§ PROBLEM DETAILS: Line by line, repeat the material below exactly and leave the images out.

§ DATA SHOWN:
%%
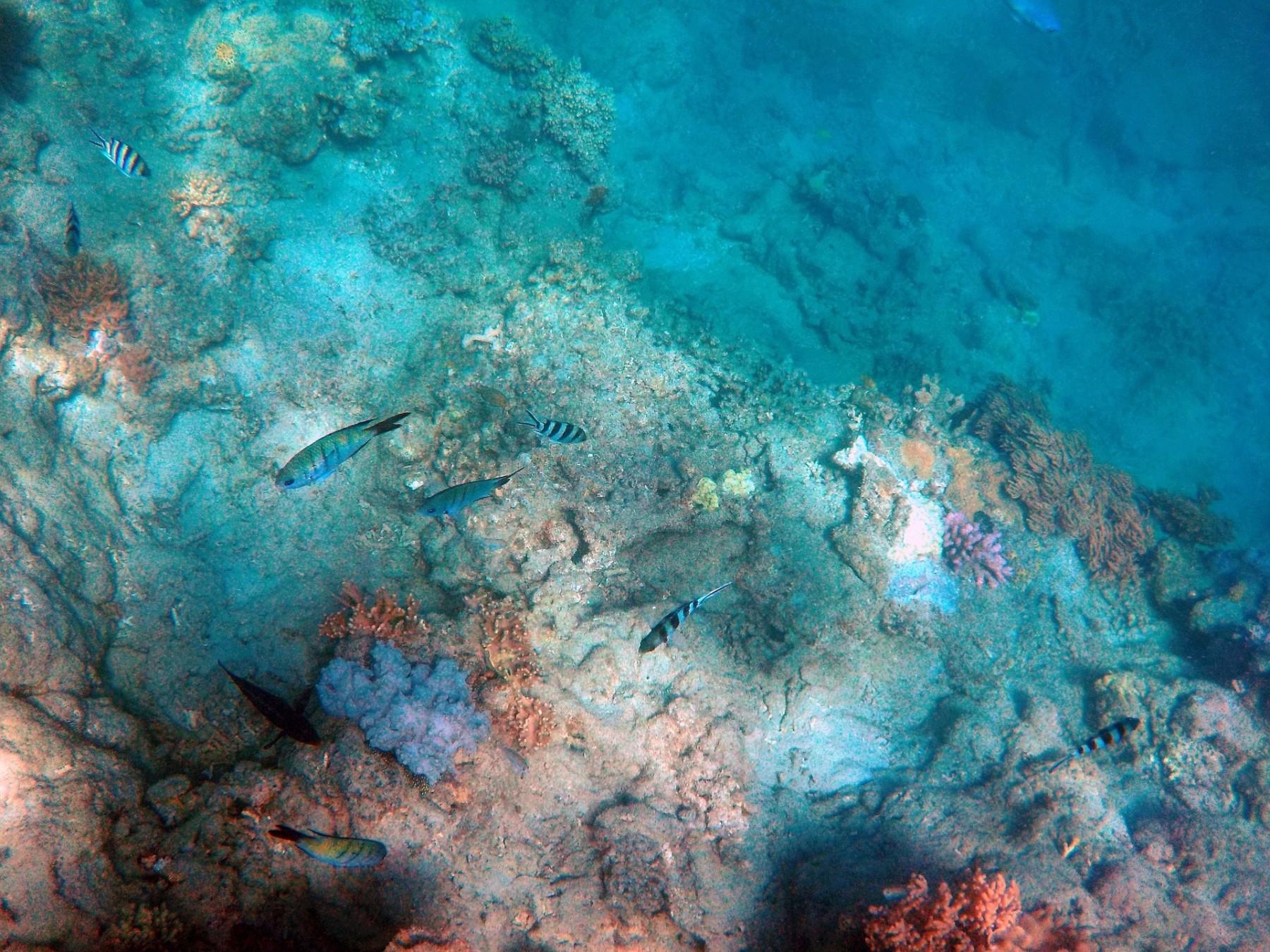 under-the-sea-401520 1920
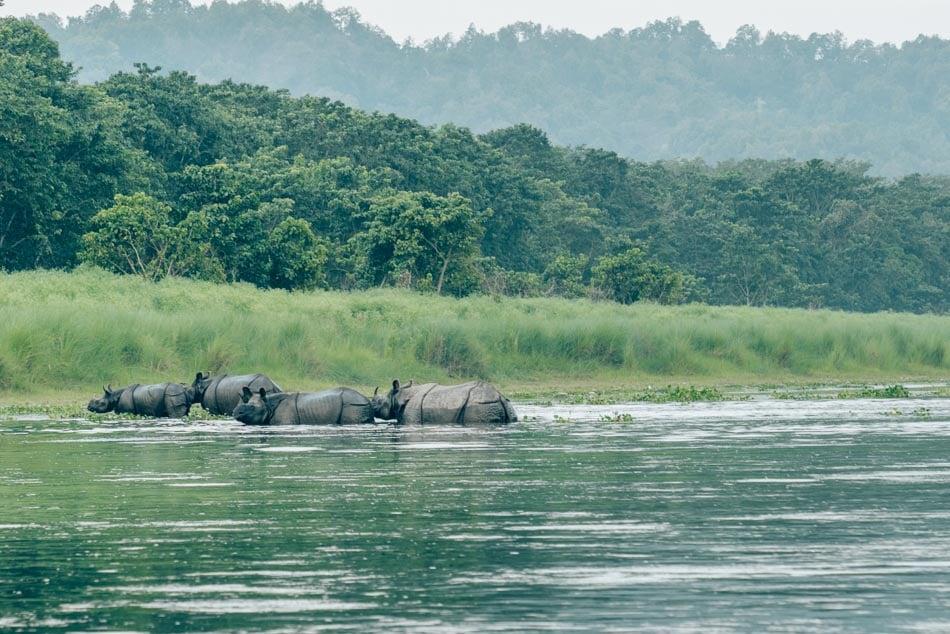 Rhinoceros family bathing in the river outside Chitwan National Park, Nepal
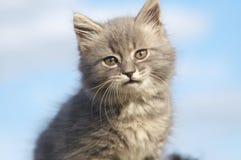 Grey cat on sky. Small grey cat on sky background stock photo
%%
§ OUTPUT OF THE EXERCISE:
 under-the-sea-401520 1920
 Rhinoceros family bathing in the river outside Chitwan National Park, Nepal
 Grey cat on sky. Small grey cat on sky background stock photo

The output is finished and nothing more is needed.